There is no evidence that the U.K. variant is more deadly, or that it will be resistant to a vaccine. Still, Martin McKee, a professor of European public health at the London School of Hygiene and Tropical Medicine, called B.1.1.7 “very, very worrying.” “What seems to be happening with it is people infected with it are having a higher viral load,” he told me. The new variant may cause more of the virus to lodge in the upper respiratory tract, making transmission through conversation or, heaven forbid, a cough, more probable. There’s also some evidence that B.1.1.7 can get into cells more easily, through a mutation in the spike protein. All of these factors push the transmission rate, or the “R number,” beyond the point at which the U.K.’s current restrictions are effective in bringing down the numbers, McKee, who is also a member of Independent SAGE, said. “That’s the really alarming thing.”

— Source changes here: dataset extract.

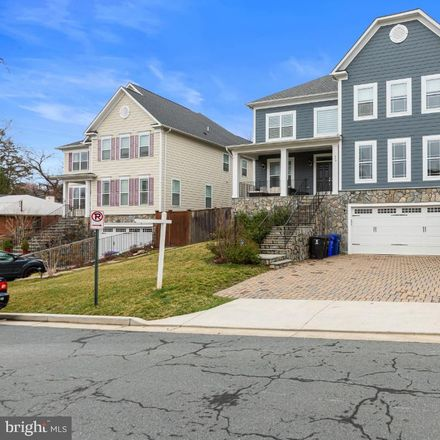 Rent this 6 bed house on 849 North Jacksonville Street in Arlington, VA 22205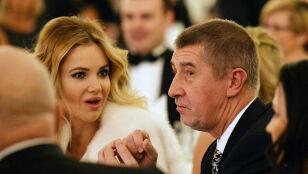 """Miliardy na koncie, żona celebrytka i przekręty w tle. Czesi mówią """"dość"""" swojemu premierowi"""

On Monday, new rules requiring travellers entering the U.K. to show proof of a negative test came into effect. “Travel corridors,” which allowed some quarantine-free travel, have been banned. Britain is hunkering down. More frightening than anything coming in, though, is what has already left. On Friday, the Centers for Disease Control and Prevention said that B.1.1.7 had been detected in twelve U.S. states, and was on track to become the dominant variant in the U.S. by March. When we spoke, Yates told me that a variant that is fifty per cent more transmissible is much worse than one which is fifty per cent more deadly. Many more cases will result in more deaths in the short term. “I would do everything you can to stop getting this variant in the U.S,” he said. “And we are responsible as well. We should be mandating that people have a test seventy-two hours before they leave the U.K. to make sure they are negative,” he said. “It’s partly our responsibility to not export this new variant to other countries. But I worry that it may already be too late for that.”